Since logistics is such a large and necessary industry to our economy, it is under constant scrutiny by the government and the companies that employ truck drivers are also looking to be as efficient as possible. Recent regulations have come into question however about how much time off is safe for drivers and this could be a huge deal.
The report language from the omnibus bill says: “Section 133 suspends a portion of the hours-of-service regulation unless the [secretary of transportation] and the Inspector General find that the final report meets all statutory requirements and establishes improved outcomes.”
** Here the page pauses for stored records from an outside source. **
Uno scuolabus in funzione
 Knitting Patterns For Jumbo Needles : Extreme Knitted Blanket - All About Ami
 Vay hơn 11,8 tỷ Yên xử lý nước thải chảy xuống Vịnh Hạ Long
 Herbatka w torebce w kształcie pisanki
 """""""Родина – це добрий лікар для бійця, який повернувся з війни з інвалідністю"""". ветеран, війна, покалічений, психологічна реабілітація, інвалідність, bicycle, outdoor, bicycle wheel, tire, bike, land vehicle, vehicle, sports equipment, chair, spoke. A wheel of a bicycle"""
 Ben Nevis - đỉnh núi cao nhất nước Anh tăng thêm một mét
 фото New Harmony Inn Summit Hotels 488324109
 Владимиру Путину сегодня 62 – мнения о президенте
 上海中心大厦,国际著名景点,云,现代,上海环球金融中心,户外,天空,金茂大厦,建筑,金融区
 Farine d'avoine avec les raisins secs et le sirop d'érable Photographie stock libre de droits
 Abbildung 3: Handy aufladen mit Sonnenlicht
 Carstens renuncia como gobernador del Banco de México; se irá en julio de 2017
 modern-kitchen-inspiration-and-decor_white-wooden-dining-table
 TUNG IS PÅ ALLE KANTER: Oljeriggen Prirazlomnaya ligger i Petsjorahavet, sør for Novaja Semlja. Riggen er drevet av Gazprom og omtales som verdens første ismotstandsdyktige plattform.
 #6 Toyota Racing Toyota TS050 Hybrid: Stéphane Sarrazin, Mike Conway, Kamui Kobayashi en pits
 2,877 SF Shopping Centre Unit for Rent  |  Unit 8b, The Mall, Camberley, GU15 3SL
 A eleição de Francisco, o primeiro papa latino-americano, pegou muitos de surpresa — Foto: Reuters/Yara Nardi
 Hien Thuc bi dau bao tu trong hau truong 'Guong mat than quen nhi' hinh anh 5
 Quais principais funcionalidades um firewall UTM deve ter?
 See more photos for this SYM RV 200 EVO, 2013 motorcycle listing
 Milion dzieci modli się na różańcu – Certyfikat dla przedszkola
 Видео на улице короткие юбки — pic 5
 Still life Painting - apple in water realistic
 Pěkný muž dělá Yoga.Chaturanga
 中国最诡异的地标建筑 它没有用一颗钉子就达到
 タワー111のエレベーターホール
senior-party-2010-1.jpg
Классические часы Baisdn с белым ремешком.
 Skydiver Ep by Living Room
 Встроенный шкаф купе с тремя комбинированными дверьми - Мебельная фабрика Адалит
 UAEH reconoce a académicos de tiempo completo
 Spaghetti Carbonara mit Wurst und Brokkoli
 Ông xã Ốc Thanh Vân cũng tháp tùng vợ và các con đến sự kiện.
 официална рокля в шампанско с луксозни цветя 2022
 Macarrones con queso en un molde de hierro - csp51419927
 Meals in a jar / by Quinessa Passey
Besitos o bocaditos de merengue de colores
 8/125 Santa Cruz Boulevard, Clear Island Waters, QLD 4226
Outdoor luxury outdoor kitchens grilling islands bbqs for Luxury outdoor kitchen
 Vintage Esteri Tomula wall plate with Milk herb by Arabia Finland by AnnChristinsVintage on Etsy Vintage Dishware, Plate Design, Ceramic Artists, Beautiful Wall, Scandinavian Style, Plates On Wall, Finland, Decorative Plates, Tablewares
But the final bill did not reflect the restart provisions of the HOS regulation that went into effect July 1, 2013, and instead suspends an aspect of the HOS rule, non-date specific.
“The impact of the omission is that if the congressionally directed study shows that there were not safety and other benefits to the restart restrictions, then the entire restart – the ability to take a 34-hour rest and reset your weekly clock – goes away,” the ATA spokesman said. “We are working with lawmakers to reach a solution that keeps America’s freight moving safely and efficiently.”
“The glitch in the legislative language has the potential to put this safety rule at risk,” the spokesman added.
The law had been intended to address only the 34-hour restart having to do with the consecutive 1 a.m.-to-5 a.m. rest periods and that it be limited to once a week. Those regulations have been suspended since enactment of a fiscal 2015 funding bill.
The secretary’s directive would result in relying on the rolling recap of weekly work limits of 60 hours in seven days and 70 hours in eight days.